Wer eine internationale Bestellung verfolgt, stößt in der Sendungsverfolgung häufig auf einen englischen Satz zwischen ansonsten deutschen Statusmeldungen. Das irritiert viele Empfänger, obwohl dahinter ein ganz gewöhnlicher, früher Schritt im Versandprozess steckt. Der Status taucht vor allem bei Paketen auf, die über DHL oder eine vergleichbare internationale Logistikkette laufen, und markiert den Moment, in dem die Sendung ihr erstes Paketzentrum durchlaufen hat.

Das Wichtigste kurz zusammengefasst:

  • Bedeutung: Die Sendung wurde im Start-Paketzentrum erfasst, gescannt und sortiert.
  • Kein Grund zur Sorge: Es handelt sich um eine frühe, normale Station – nicht um ein Problem.
  • Wartezeit: National meist unter 48 Stunden, international oft 3 bis 7 Tage bis zum nächsten Scan.
  • Nächster Schritt: Transport zum Ziel-Paketzentrum, danach folgt in der Regel die Zustellankündigung.

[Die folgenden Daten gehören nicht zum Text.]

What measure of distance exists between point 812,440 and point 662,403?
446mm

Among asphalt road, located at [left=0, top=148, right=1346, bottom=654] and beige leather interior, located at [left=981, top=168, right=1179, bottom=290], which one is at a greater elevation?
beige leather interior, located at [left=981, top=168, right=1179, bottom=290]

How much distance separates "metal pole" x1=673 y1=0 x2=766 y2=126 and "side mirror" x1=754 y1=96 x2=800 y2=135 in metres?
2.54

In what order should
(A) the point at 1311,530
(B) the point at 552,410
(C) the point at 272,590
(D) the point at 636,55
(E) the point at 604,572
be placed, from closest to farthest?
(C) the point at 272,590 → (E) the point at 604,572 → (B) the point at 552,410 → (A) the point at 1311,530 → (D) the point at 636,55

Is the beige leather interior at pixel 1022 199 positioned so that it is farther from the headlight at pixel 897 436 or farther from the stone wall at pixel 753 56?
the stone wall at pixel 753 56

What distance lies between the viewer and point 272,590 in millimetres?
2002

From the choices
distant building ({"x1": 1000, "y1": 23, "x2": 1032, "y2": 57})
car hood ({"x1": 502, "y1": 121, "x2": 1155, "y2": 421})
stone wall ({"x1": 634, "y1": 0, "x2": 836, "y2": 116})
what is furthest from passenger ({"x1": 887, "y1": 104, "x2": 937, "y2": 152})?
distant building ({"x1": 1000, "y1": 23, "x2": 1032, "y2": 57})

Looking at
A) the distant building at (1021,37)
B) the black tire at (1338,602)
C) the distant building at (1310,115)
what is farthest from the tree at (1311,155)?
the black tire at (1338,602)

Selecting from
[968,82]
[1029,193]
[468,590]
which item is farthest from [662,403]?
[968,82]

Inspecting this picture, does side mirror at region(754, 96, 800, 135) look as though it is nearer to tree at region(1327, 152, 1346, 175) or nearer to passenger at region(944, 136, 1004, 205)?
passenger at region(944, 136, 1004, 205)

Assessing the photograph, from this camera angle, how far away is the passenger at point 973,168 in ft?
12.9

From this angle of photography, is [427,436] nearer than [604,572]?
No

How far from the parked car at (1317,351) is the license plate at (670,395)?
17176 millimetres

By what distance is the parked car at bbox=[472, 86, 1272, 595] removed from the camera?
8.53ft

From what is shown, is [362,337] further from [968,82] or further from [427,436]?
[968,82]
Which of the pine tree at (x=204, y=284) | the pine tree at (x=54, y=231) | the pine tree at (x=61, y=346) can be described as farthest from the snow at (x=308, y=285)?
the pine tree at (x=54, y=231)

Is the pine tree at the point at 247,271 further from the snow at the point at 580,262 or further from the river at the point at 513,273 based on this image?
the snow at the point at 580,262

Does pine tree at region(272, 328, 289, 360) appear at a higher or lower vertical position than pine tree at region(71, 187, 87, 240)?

Wie die Bearbeitung im Start-Paketzentrum des Absendelandes (parcel center of origin) konkret abläuft

Sobald ein Absender ein Paket an den Logistikdienstleister übergibt, wandert es zunächst in das regional zuständige Sortierzentrum. Dort erfolgt ein maschineller Scan, bei dem Barcode, Zielregion und Gewicht erfasst werden. Genau dieser Vorgang wird in der Sendungsverfolgung als „processed in the parcel center of origin“ vermerkt. Das Start-Paketzentrum ist damit die erste automatisierte Kontrollstelle nach der Abholung, nicht der letzte Schritt vor der Zustellung.

Warum der Status oft tagelang unverändert bleibt

Nach diesem ersten Scan folgt häufig eine sogenannte Dunkelphase im Tracking. Das Paket befindet sich dann auf dem Haupttransportweg – per Lkw, Flugzeug oder Schiff – und wird während dieser Zeit meist nicht erneut gescannt. Besonders bei Luftfracht kann sich diese Phase durch Wetterlagen, volle Frachtkapazitäten oder Feiertage weiter verlängern. Der Transportabschnitt zwischen zwei Paketzentren ist technisch oft nicht lückenlos nachverfolgbar, weshalb der Status länger stehen bleibt, als es der tatsächlichen Bewegung des Pakets entspricht.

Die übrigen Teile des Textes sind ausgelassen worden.